◆ Zadanie do wykonania: Przepisz wszystkie poniższe wpisy słowo w słowo, bez żadnych zmian.

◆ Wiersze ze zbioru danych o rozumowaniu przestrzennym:
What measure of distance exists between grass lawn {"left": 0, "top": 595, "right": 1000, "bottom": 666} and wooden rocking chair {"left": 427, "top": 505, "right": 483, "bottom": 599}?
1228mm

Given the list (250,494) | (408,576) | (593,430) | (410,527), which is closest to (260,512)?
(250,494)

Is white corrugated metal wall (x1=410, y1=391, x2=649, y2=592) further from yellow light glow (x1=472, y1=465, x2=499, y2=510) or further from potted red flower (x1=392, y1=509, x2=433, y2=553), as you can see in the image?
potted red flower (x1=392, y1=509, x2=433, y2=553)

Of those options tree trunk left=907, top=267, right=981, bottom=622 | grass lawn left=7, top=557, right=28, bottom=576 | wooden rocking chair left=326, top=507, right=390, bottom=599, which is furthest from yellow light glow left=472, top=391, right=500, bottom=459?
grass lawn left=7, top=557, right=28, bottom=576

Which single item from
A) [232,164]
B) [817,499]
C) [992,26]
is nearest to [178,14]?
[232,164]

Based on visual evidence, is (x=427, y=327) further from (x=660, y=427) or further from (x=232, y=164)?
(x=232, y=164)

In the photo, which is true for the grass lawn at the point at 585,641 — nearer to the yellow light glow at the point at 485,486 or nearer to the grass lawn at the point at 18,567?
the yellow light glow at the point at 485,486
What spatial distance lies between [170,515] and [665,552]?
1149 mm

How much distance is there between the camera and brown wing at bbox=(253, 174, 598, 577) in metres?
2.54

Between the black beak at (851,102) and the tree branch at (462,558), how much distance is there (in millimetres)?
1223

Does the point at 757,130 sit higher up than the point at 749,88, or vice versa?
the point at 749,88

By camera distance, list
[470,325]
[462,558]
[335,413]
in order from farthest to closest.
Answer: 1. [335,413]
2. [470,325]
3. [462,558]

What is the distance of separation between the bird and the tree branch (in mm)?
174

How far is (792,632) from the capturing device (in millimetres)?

◆ Odpowiedź poniżej:
What measure of distance exists between grass lawn {"left": 0, "top": 595, "right": 1000, "bottom": 666} and wooden rocking chair {"left": 427, "top": 505, "right": 483, "bottom": 599}?
1228mm

Given the list (250,494) | (408,576) | (593,430) | (410,527), which is closest to (260,512)?
(250,494)

Is white corrugated metal wall (x1=410, y1=391, x2=649, y2=592) further from yellow light glow (x1=472, y1=465, x2=499, y2=510) or further from potted red flower (x1=392, y1=509, x2=433, y2=553), as you can see in the image?
potted red flower (x1=392, y1=509, x2=433, y2=553)

Of those options tree trunk left=907, top=267, right=981, bottom=622 | grass lawn left=7, top=557, right=28, bottom=576 | wooden rocking chair left=326, top=507, right=390, bottom=599, which is furthest from yellow light glow left=472, top=391, right=500, bottom=459?
grass lawn left=7, top=557, right=28, bottom=576

Which single item from
A) [232,164]
B) [817,499]
C) [992,26]
is nearest to [178,14]?
[232,164]

Based on visual evidence, is (x=427, y=327) further from (x=660, y=427) or further from (x=232, y=164)?
(x=232, y=164)

In the photo, which is true for the grass lawn at the point at 585,641 — nearer to the yellow light glow at the point at 485,486 or nearer to the grass lawn at the point at 18,567?
the yellow light glow at the point at 485,486
What spatial distance lies between [170,515] and [665,552]?
1149 mm

How much distance is there between the camera and brown wing at bbox=(253, 174, 598, 577) in metres?
2.54

Between the black beak at (851,102) and the tree branch at (462,558), how much distance is there (in millimetres)?
1223

Does the point at 757,130 sit higher up than the point at 749,88, or vice versa?
the point at 749,88

By camera distance, list
[470,325]
[462,558]
[335,413]
in order from farthest to closest.
Answer: 1. [335,413]
2. [470,325]
3. [462,558]

What is the distance of separation between the bird and the tree branch (in mm)?
174

How far is (792,632) from the capturing device (in millimetres)?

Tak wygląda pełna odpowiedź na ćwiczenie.